Records for the exercise —
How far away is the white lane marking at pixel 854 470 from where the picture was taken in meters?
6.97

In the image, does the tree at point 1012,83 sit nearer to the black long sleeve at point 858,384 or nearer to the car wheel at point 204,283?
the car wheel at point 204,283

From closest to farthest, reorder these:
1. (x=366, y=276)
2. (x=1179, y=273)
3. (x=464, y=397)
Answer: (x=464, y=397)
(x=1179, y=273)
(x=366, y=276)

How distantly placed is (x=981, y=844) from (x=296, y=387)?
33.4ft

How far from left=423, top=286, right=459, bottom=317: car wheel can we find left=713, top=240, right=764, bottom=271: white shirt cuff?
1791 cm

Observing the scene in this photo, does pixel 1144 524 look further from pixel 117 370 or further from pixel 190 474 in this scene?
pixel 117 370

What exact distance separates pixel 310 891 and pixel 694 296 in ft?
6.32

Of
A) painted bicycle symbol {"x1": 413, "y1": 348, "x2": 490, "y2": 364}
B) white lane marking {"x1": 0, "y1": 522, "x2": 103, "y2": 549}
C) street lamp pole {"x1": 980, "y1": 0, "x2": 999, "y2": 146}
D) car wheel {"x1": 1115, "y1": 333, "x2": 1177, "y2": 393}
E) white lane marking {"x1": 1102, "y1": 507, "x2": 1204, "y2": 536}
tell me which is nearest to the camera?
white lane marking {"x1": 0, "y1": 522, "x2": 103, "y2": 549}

Stated exercise — Render every line of the listing above as a Markdown table with the columns Row and Line, numbering the rows in order and omitting blank lines.

Problem solution —
| Row | Line |
|---|---|
| 1 | How far away is the white lane marking at pixel 854 470 from where the picture was taken in meters? |
| 2 | 6.97 |
| 3 | In the image, does the tree at point 1012,83 sit nearer to the black long sleeve at point 858,384 or nearer to the car wheel at point 204,283? |
| 4 | the car wheel at point 204,283 |
| 5 | From closest to farthest, reorder these: |
| 6 | 1. (x=366, y=276) |
| 7 | 2. (x=1179, y=273) |
| 8 | 3. (x=464, y=397) |
| 9 | Answer: (x=464, y=397) |
| 10 | (x=1179, y=273) |
| 11 | (x=366, y=276) |
| 12 | How distantly placed is (x=981, y=844) from (x=296, y=387)? |
| 13 | 33.4ft |
| 14 | How far from left=423, top=286, right=459, bottom=317: car wheel can we find left=713, top=240, right=764, bottom=271: white shirt cuff? |
| 15 | 1791 cm |
| 16 | Observing the scene in this photo, does pixel 1144 524 look further from pixel 117 370 or further from pixel 190 474 in this scene? |
| 17 | pixel 117 370 |
| 18 | What exact distance separates pixel 310 891 and pixel 694 296 in ft? |
| 19 | 6.32 |
| 20 | Of |
| 21 | A) painted bicycle symbol {"x1": 413, "y1": 348, "x2": 490, "y2": 364} |
| 22 | B) white lane marking {"x1": 0, "y1": 522, "x2": 103, "y2": 549} |
| 23 | C) street lamp pole {"x1": 980, "y1": 0, "x2": 999, "y2": 146} |
| 24 | D) car wheel {"x1": 1115, "y1": 333, "x2": 1177, "y2": 393} |
| 25 | E) white lane marking {"x1": 1102, "y1": 507, "x2": 1204, "y2": 536} |
| 26 | tell me which is nearest to the camera? |
| 27 | white lane marking {"x1": 0, "y1": 522, "x2": 103, "y2": 549} |